Pertama, perbanyak ilmu. Mumpung masih single, rajin-rajin deh ikut pengajian untuk menambah ilmu tentang agama, ini pentiiiiiiing banget, apa yang mau kita ajarkan ke anak kalau ilmu kita sendiri nggak ada. Selain itu bisa juga dengan membaca buku-buku pengetahuan lain tentang cara mendidik anak, psikologi anak, sampai resep-resep masakan yang sehat dan bergizi untuk anak. Pokoke semua yang berkaitan dengan rutinitas kita sebagai istri dan ibu. Kita harus memperluas wawasan terkait dengan teknik-teknik ngurus rumah tangga dan segala tetek bengeknya. Teknik bagaimana mengatur keuangan rumah tangga, teknik memasak, teknik bagaimana berkomunikasi dengan suami, anak, keluarga, tetangga, dll. Selain baca buku, bisa juga googling atau share sama orang-orang yang udah berpengalaman.

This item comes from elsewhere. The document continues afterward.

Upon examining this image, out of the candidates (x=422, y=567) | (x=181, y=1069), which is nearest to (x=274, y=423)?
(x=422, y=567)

Kedua, siapkan fisik. Kasarnya nih, ibu itu nggak boleh sakit (ngeri amat), kalau ibu sakit semua terbengkalai. Ada lagi nih yang bilang, menjadi ibu itu kudu punya tangan gurita dan tenaga kuda. Waduh, berat amat yak tugas seorang ibu. Soalnya, tugas pengasuhan dan mendidik anak nggak bisa kita jalankan secara optimal saat kondisi kesehatan kita terganggu. Jadi, sejak dini harus menjaga kesehatan tubuh, organ reproduksi, misalnya dengan berolahraga, membiasakan diri mengkonsumsi makanan yang sehat, hidup bersih, dll.

Ketiga, belajar manajemen waktu. Ini nggak kalah penting, karena dengan terbiasa memenej waktu dengan baik, akan semakin memudahkan kita dalam melakukan tugas-tugas domestik kelak. Waktu bisa kita manfaatkan secara efektif dan efisien.

Oke deh temans, itulah garis besar yang saya bahas di acara seminar tersebut (kepanjangan yak ^_^). Walaupun saya pribadi bisa dibilang secara biologis baru 4 tahun 5 bulan merasakan menjadi seorang ibu, tapi semoga saja ilmu dan pengalaman yang saya share bisa bermanfaat.